Adrien Michaud vous informe en Poitou-Charentes et Gironde, chaque jour de 6h à 10h, en direct sur Alouette.

Lors d'une conférence de presse à Paris, ce jeudi 29 janvier, le patron de la société 9ème Art +, qui organise le festival de la bande dessinée d'Angoulême, a annoncé une assignation en justice. Franck Bondoux dénonce "la violation de ses droits".

ALOUETTE
Crédit : Facebook | Festival International de la bande dessinée d'Angoulême

Il n'avait pas pris la parole depuis l'annulation officielle du festival de la bande dessinée en décembre dernier. Franck Bondoux l'a fait ce jeudi 29 janvier, à l'occasion d'une conférence de presse à Paris.

Le patron de la société 9ème Art+ lance une procédure de justice contre l'ADBDA (Association pour le Développement de la Bande dessinée à Angoulême) qu'il accuse de "concurrence déloyale" et "parasitisme" pour récupérer la notoriété de l'événement, en changeant d'organisateur.

 

"Concurrence déloyale" et "parasitisme"

C'est justement l'ADBDA qui est chargé de trouver un successeur à Franck Bondoux pour la prochaine édition du festival, en 2027. Un appel à projet est ouvert jusqu'au 12 mars.
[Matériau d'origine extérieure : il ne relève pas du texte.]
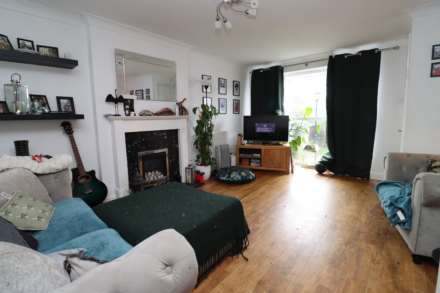 Bramhall Drive, Eastham, Image 4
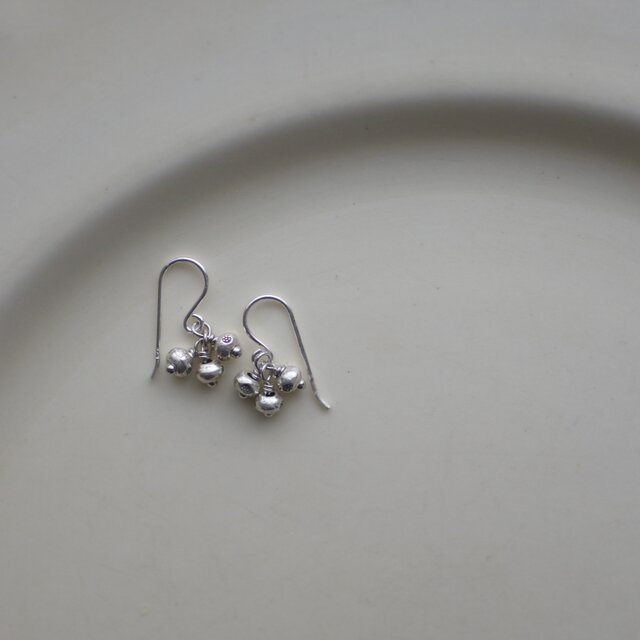 カレンシルバー 小さなつぶつぶピアス（silver925）orイヤリング
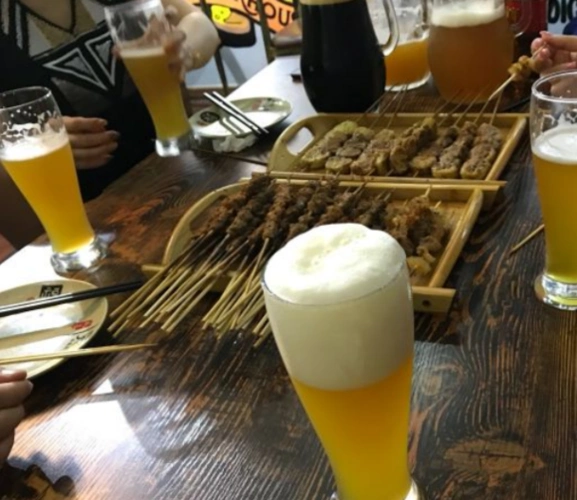 精酿啤酒搭配那种餐饮生意更好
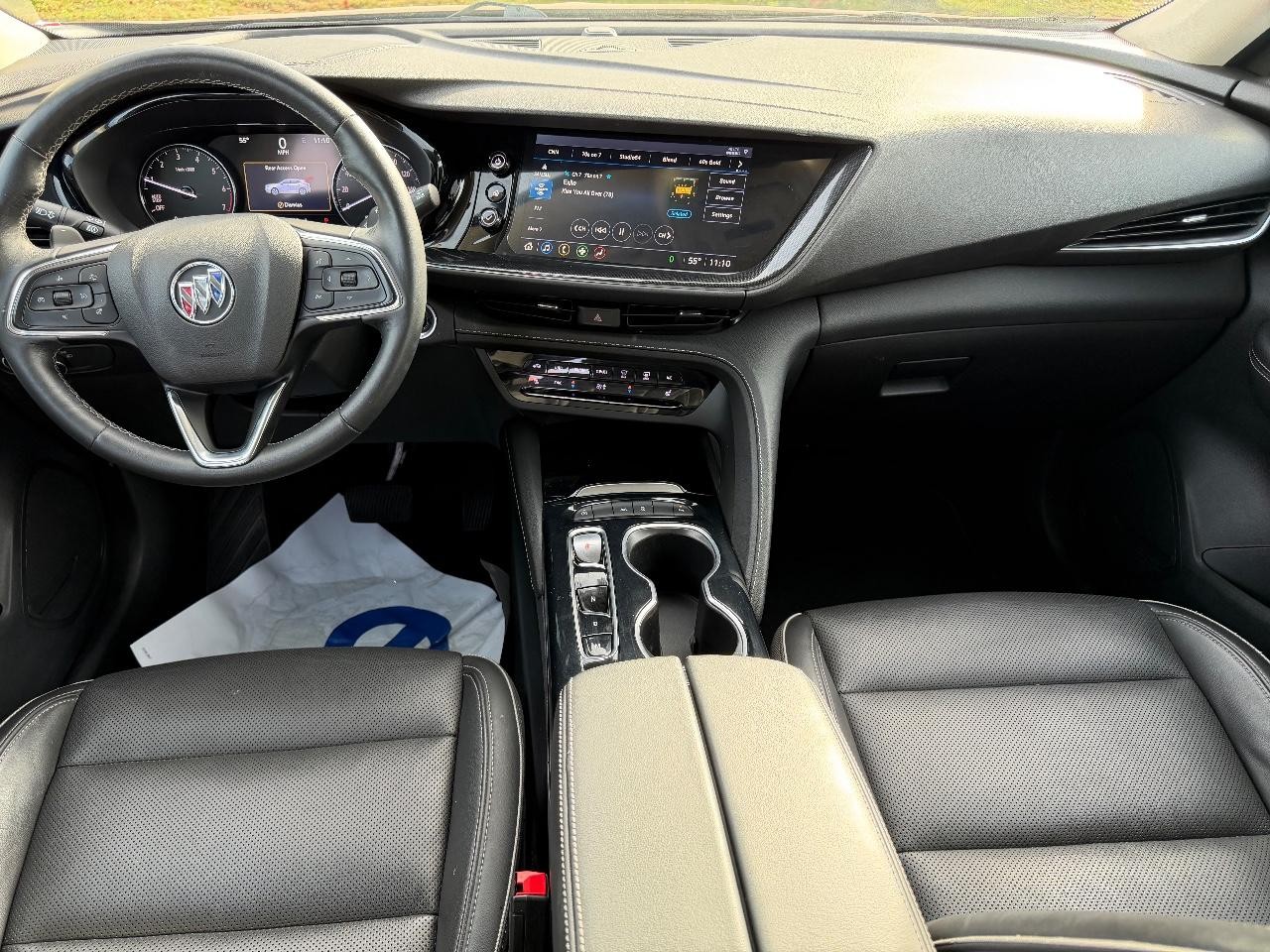 Buick Envision Vehicle Full-screen Gallery Image 11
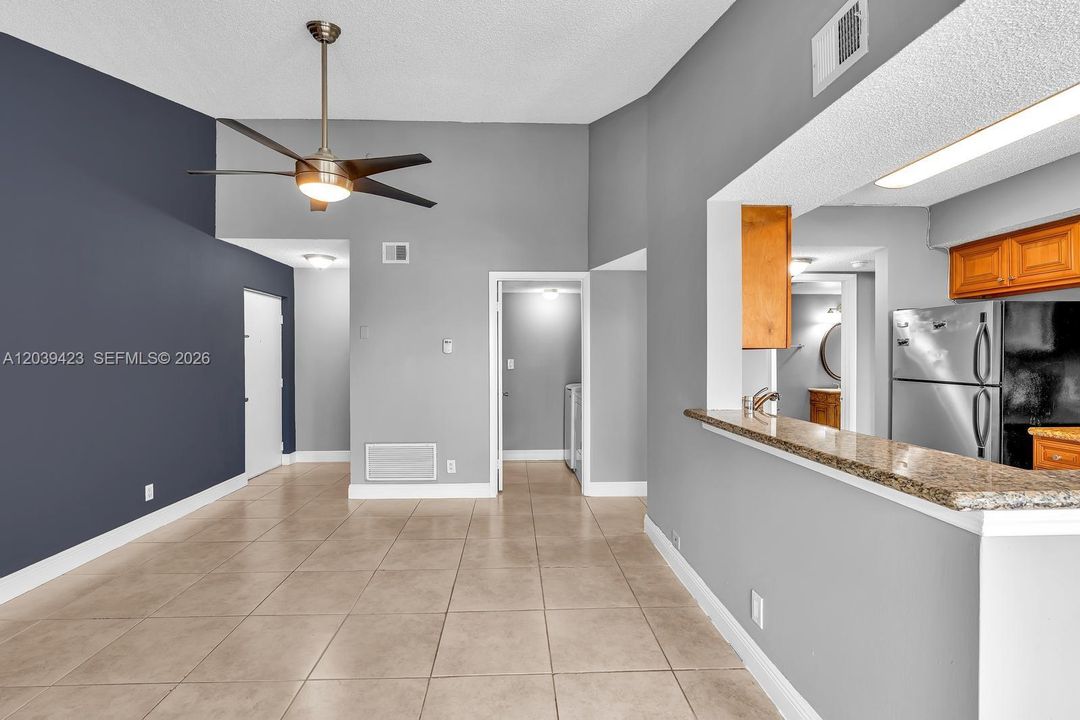 For Rent: $1,895 (1 beds, 1 baths, 695 Square Feet)
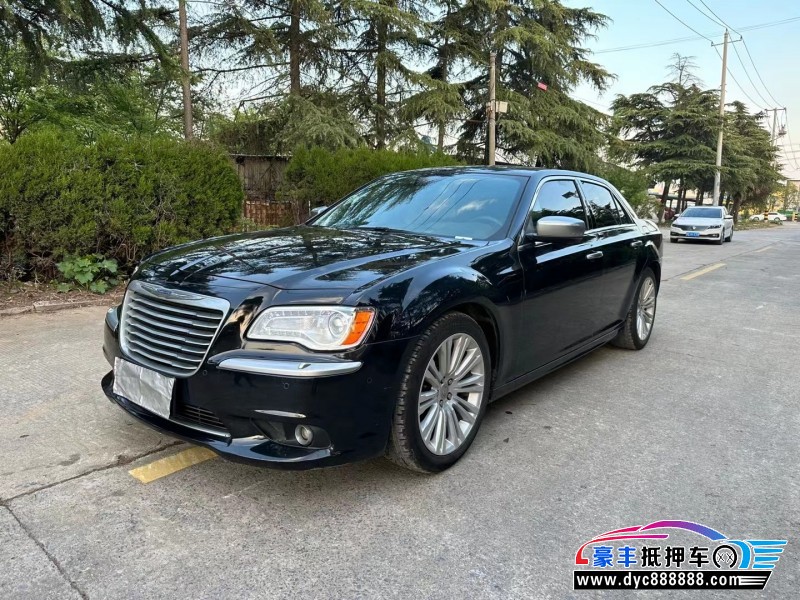 14年克莱斯勒300CSUV抵押车出售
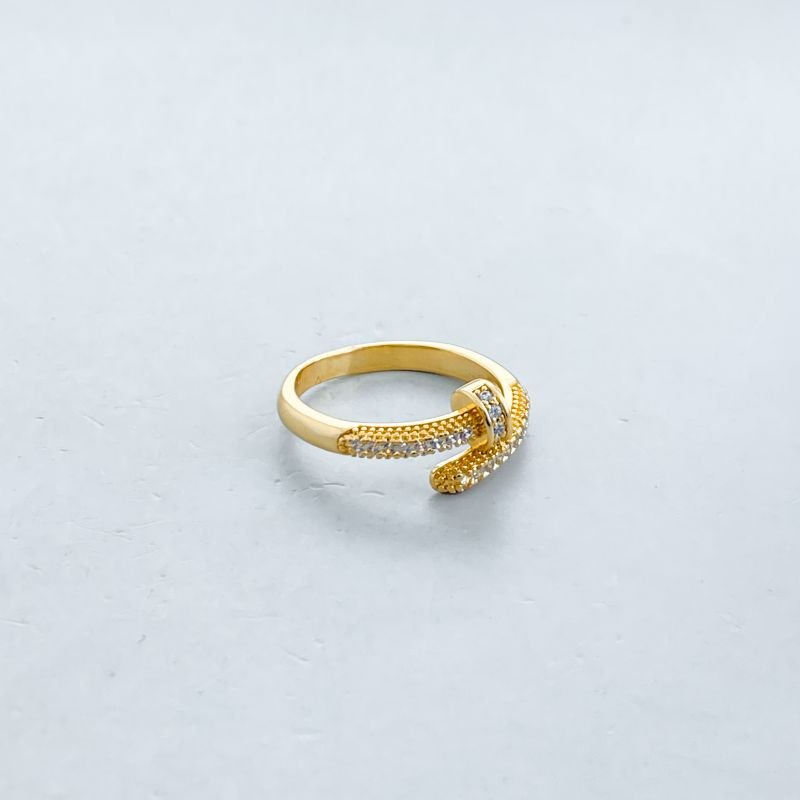 Anel Banho Diamante Delicado Cravejado Prego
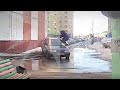 Боец правой ногой влетел в водительское окно. Real video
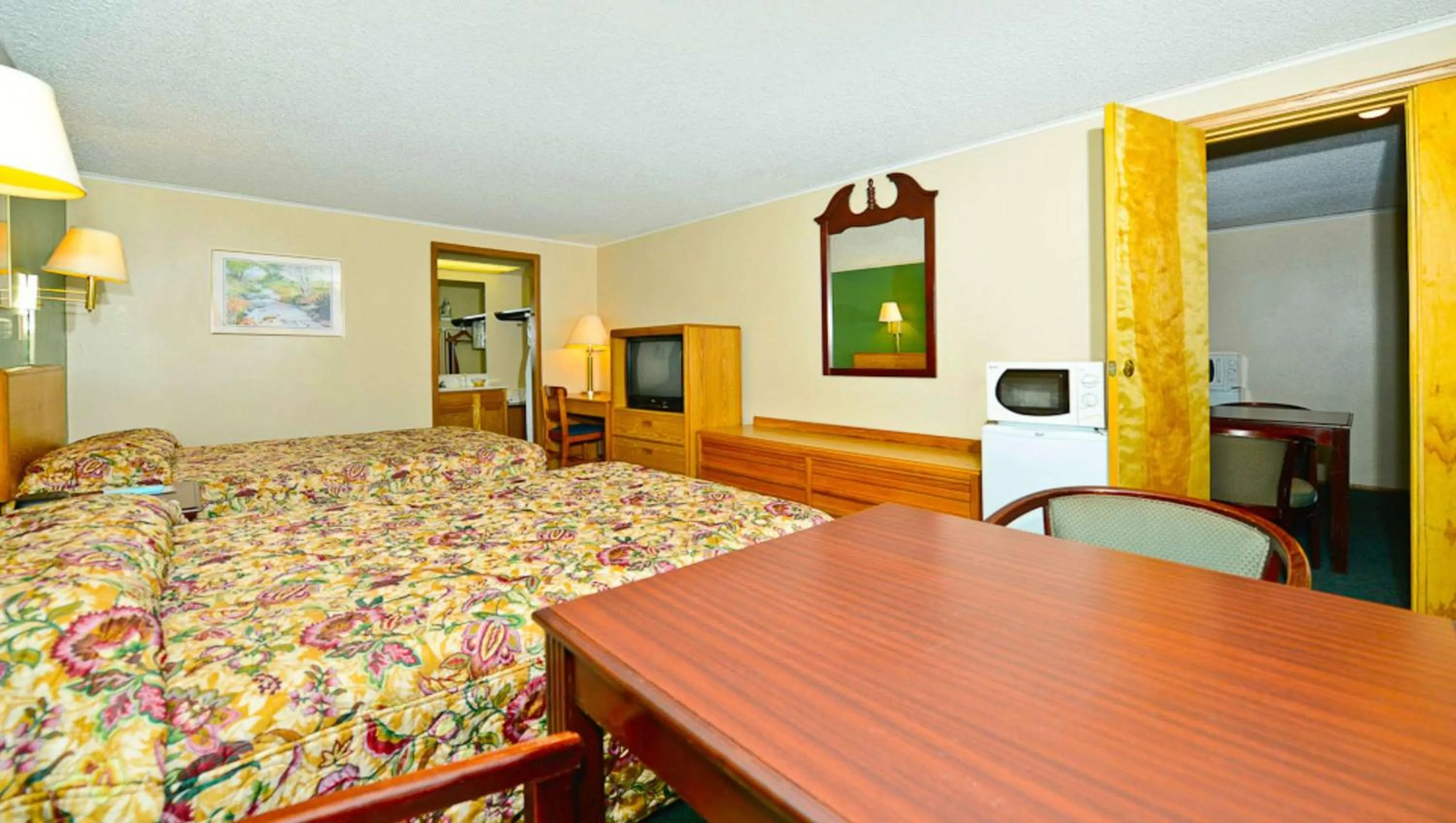 Photo of the whole room, Bed in M Star Hotel Covington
Les résultats seront connus aux alentours de la mi-avril.

Un changement de méthode après la polémique de l'automne autour de la société 9ème Art+, accusée de dérives commerciales, d'opacité financière et surtout d'avoir licencié une salariée qui venait de porter plainte pour un viol en marge du festival.

 

"Je ne suis pas en train de m'accrocher à un fauteuil"

De son côté, Franck Bondoux dénonce "une prise de contrôle" et "une violation de nos droits" de la part de l'ADBDA. D'après le contrat signé, la société 9ème Art+ est encore en charge de l'organisation du festival jusqu'en 2027. Face aux journalistes, il admet toutefois que les prochaines éditions se dérouleront sûrement sans lui. "Je ne suis pas en train de m'accrocher à un fauteuil."

Franck Bondoux défend ainsi la "transmission" de l'événement, sur lequel "des gens ont travaillé pendant près de 20 ans. On ne peut pas tout jeter au caniveau !"

Le choix de la date de cette conférence de presse n'a pas été fait au hasard : c'est aussi aujourd'hui que démarre Le Grand Off dans les rues d'Angoulême. 150 événements et 500 auteurs sont annoncés jusqu'à dimanche. Un rendez-vous gratuit, organisé au pas de charge, en à peine deux mois, pour combler l'absence du festival de la BD, et des 200 000 visiteurs habituels.